◆ Lesetext:
Lingenthal, Zachariä von, s. Zachariä von Lingenthal.

Lingerie (frz., spr. längsch'rih), Leinwand-, Weißzeughandel, Wäschegeschäft; Wäschkammer, Weißzeugkammer.

Lingg, Herm. Ludw. Otto, Dichter, geb. 22. Jan. 1820 zu Lindau am Bodensee, studierte in München, Berlin, Prag und Freiburg Medizin, war dann zwei Jahre Armenarzt in München, wurde 1840 Militärarzt und lebt, seit 1850 pensioniert, in München. L. bekundet überall ein Talent von eigentümlichem Gepräge, düsterm Kolorit und weiten weltgeschichtlichen Ausblicken. Der Ton der Ode und Hymne klingt aus allen seinen Poesien hervor. Mit seinen "Gedichten" (7. Aufl., Stuttg. 1871) wurde L. zuerst 1854 von Geibel in die Litteratur eingeführt. Ihnen folgten später zwei weitere Sammlungen "Gedichte" (Bd. 2, 3. Aufl., Stuttg. 1874; Bd. 3, ebd. 1870), ferner das dramat. Gedicht "Die Walkyren" (Münch. 1864; 2. Aufl. 1865), das Trauerspiel "Catilina" (ebd. 1864) und andere Dramen sowie eine umfangreiche epische Dichtung "Die Völkerwanderung" (in drei Büchern, Stuttg. 1866-68; 2. Aufl. 1892). Außerdem sind hervorzuheben: "Vaterländische Balladen und Gesänge" (Münch. 1809), ein Band Erzählungen in Versen: "Dunkle Gewalten" (Stuttg. 1872), "Schlußsteine" (Gedichte, Berl. 1878), "Byzant. Novellen" (ebd. 1881), "Von Wald und See" (Novellen, ebd. 1883), "Clytia. Eine Scene aus Pompeji" (Münch. 1883; 2. Aufl. 1887), "Högnis letzte Heerfahrt. Nordische Scene" (ebd. 1884), "Die Bregenzer Klause. Schauspiel" (ebd. 1887), "Furchen. Novellen" (Stuttg. 1889), "Jahresringe. Neue Gedichte" (ebd. 1889), "Der Herr des Feuers" (Drama, Münch. 1893).

◆ Zu erledigende Aufgaben:
A – Schreib aus dem Lexikonauszug den Abschnitt ab, der mit den Worten beginnt, in denen „Lingenthal, Zachariä von, s.“ steht, und mit „Wäschegeschäft; Wäschkammer, Weißzeugkammer.“ schließt.
B – Führe den Lexikonauszug zu Lingenthal, Lingerie und Lingg im Anschluss an seinen letzten Satz weiter.
Die folgenden Einträge sind hierfür ohne Bedeutung.

(Auszug aus einem Datensatz)
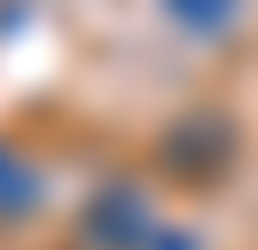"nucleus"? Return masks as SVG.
<instances>
[{
	"mask_svg": "<svg viewBox=\"0 0 258 250\" xmlns=\"http://www.w3.org/2000/svg\"><path fill=\"white\" fill-rule=\"evenodd\" d=\"M94 234H102V242H117V250H133V242L149 234V211L125 196V188H117V196H102V203H94Z\"/></svg>",
	"mask_w": 258,
	"mask_h": 250,
	"instance_id": "f03ea898",
	"label": "nucleus"
},
{
	"mask_svg": "<svg viewBox=\"0 0 258 250\" xmlns=\"http://www.w3.org/2000/svg\"><path fill=\"white\" fill-rule=\"evenodd\" d=\"M164 16L180 31H196V39H219V31L242 24V0H164Z\"/></svg>",
	"mask_w": 258,
	"mask_h": 250,
	"instance_id": "f257e3e1",
	"label": "nucleus"
}]
</instances>
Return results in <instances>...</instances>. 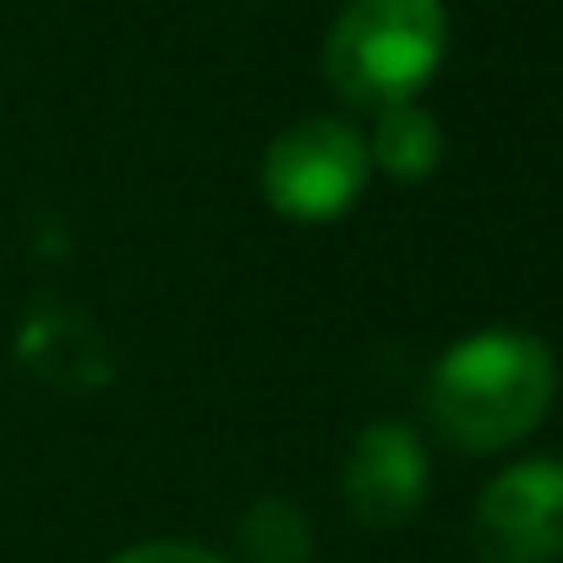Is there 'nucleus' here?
<instances>
[{"mask_svg":"<svg viewBox=\"0 0 563 563\" xmlns=\"http://www.w3.org/2000/svg\"><path fill=\"white\" fill-rule=\"evenodd\" d=\"M559 399V362L542 334L476 329L427 373V421L460 454H504L526 443Z\"/></svg>","mask_w":563,"mask_h":563,"instance_id":"nucleus-1","label":"nucleus"},{"mask_svg":"<svg viewBox=\"0 0 563 563\" xmlns=\"http://www.w3.org/2000/svg\"><path fill=\"white\" fill-rule=\"evenodd\" d=\"M449 55L443 0H345L323 38V77L351 110H388L427 93Z\"/></svg>","mask_w":563,"mask_h":563,"instance_id":"nucleus-2","label":"nucleus"},{"mask_svg":"<svg viewBox=\"0 0 563 563\" xmlns=\"http://www.w3.org/2000/svg\"><path fill=\"white\" fill-rule=\"evenodd\" d=\"M373 181L367 137L351 121L307 115L285 126L263 154V197L290 224H334L345 219Z\"/></svg>","mask_w":563,"mask_h":563,"instance_id":"nucleus-3","label":"nucleus"},{"mask_svg":"<svg viewBox=\"0 0 563 563\" xmlns=\"http://www.w3.org/2000/svg\"><path fill=\"white\" fill-rule=\"evenodd\" d=\"M471 548L482 563H559L563 559V460L526 454L504 465L471 515Z\"/></svg>","mask_w":563,"mask_h":563,"instance_id":"nucleus-4","label":"nucleus"},{"mask_svg":"<svg viewBox=\"0 0 563 563\" xmlns=\"http://www.w3.org/2000/svg\"><path fill=\"white\" fill-rule=\"evenodd\" d=\"M427 482H432V460L410 421H367L351 438L345 465H340L345 509L367 531L410 526L427 504Z\"/></svg>","mask_w":563,"mask_h":563,"instance_id":"nucleus-5","label":"nucleus"},{"mask_svg":"<svg viewBox=\"0 0 563 563\" xmlns=\"http://www.w3.org/2000/svg\"><path fill=\"white\" fill-rule=\"evenodd\" d=\"M362 137H367L373 170L388 176L394 187H421V181H432L438 165H443V126H438V115H432L421 99L377 110L373 132H362Z\"/></svg>","mask_w":563,"mask_h":563,"instance_id":"nucleus-6","label":"nucleus"},{"mask_svg":"<svg viewBox=\"0 0 563 563\" xmlns=\"http://www.w3.org/2000/svg\"><path fill=\"white\" fill-rule=\"evenodd\" d=\"M241 553L246 563H307L312 559V526L290 498H257L241 515Z\"/></svg>","mask_w":563,"mask_h":563,"instance_id":"nucleus-7","label":"nucleus"},{"mask_svg":"<svg viewBox=\"0 0 563 563\" xmlns=\"http://www.w3.org/2000/svg\"><path fill=\"white\" fill-rule=\"evenodd\" d=\"M110 563H230V559H219V553H208L197 542H137V548L115 553Z\"/></svg>","mask_w":563,"mask_h":563,"instance_id":"nucleus-8","label":"nucleus"}]
</instances>
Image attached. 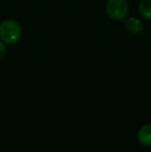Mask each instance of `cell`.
Segmentation results:
<instances>
[{"label": "cell", "mask_w": 151, "mask_h": 152, "mask_svg": "<svg viewBox=\"0 0 151 152\" xmlns=\"http://www.w3.org/2000/svg\"><path fill=\"white\" fill-rule=\"evenodd\" d=\"M138 141L146 147H151V123L143 125L138 132Z\"/></svg>", "instance_id": "277c9868"}, {"label": "cell", "mask_w": 151, "mask_h": 152, "mask_svg": "<svg viewBox=\"0 0 151 152\" xmlns=\"http://www.w3.org/2000/svg\"><path fill=\"white\" fill-rule=\"evenodd\" d=\"M129 5L127 0H107L106 14L114 21H124L128 16Z\"/></svg>", "instance_id": "7a4b0ae2"}, {"label": "cell", "mask_w": 151, "mask_h": 152, "mask_svg": "<svg viewBox=\"0 0 151 152\" xmlns=\"http://www.w3.org/2000/svg\"><path fill=\"white\" fill-rule=\"evenodd\" d=\"M22 27L17 21L6 19L0 22V40L6 45H14L22 37Z\"/></svg>", "instance_id": "6da1fadb"}, {"label": "cell", "mask_w": 151, "mask_h": 152, "mask_svg": "<svg viewBox=\"0 0 151 152\" xmlns=\"http://www.w3.org/2000/svg\"><path fill=\"white\" fill-rule=\"evenodd\" d=\"M123 26L124 29L128 32L129 34L133 35H137L140 34L144 29V24L142 19L137 18V17H128L124 20L123 22Z\"/></svg>", "instance_id": "3957f363"}, {"label": "cell", "mask_w": 151, "mask_h": 152, "mask_svg": "<svg viewBox=\"0 0 151 152\" xmlns=\"http://www.w3.org/2000/svg\"><path fill=\"white\" fill-rule=\"evenodd\" d=\"M138 12L142 19L151 21V0H141L138 5Z\"/></svg>", "instance_id": "5b68a950"}, {"label": "cell", "mask_w": 151, "mask_h": 152, "mask_svg": "<svg viewBox=\"0 0 151 152\" xmlns=\"http://www.w3.org/2000/svg\"><path fill=\"white\" fill-rule=\"evenodd\" d=\"M6 51H7V48H6V44L2 42V40H0V59H2L4 56H5Z\"/></svg>", "instance_id": "8992f818"}]
</instances>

◆ Antworten:
A –
Lingenthal, Zachariä von, s. Zachariä von Lingenthal.

Lingerie (frz., spr. längsch'rih), Leinwand-, Weißzeughandel, Wäschegeschäft; Wäschkammer, Weißzeugkammer.

B –
Lingga-Inseln, s. Riau.

Lingonen, im Altertum ein kelt. Volk in Gallia Belgica, auf der flachen Wasserscheide zwischen der obern Saône und dem Ouellgebiet der Marne und Seine; ihr Hauptplatz war die Stadt Andematunnum, die im Mittelalter Lingones, bisweilen auch Langoinum hieß, jetzt Langres (s. d.). Mit ihnen hängen wohl zusammen die nach Oberitalien ausgewanderten L. in Gallia Cisoadana, am untern Laufe des Po, auf dem rechten Ufer des untern Po (nördlich vom Lande der Bojer).

Lingua (lat. und ital.), Zunge, Sprache; L. rustica (d. h. bäuerliche Sprache), die lat. Volkssprache, aus welcher die roman. Sprachen hervorgegangen sind (s. Romanische Sprachen); L. franca (eigentlich fränk, Sprache, nach der im Orient üblichen unterschiedslosen Bezeichnung der Westeuropäer als Franken), das verdorbene Italienisch, welches seinen Ursprung der Zeit der venet. und genues. Herrschaft in der Levante verdankt und dort als Verkehrsmittel zwischen der einheimischen Bevölkerung und den Europäern dient. L. Saxonica, s. Altsächsisch.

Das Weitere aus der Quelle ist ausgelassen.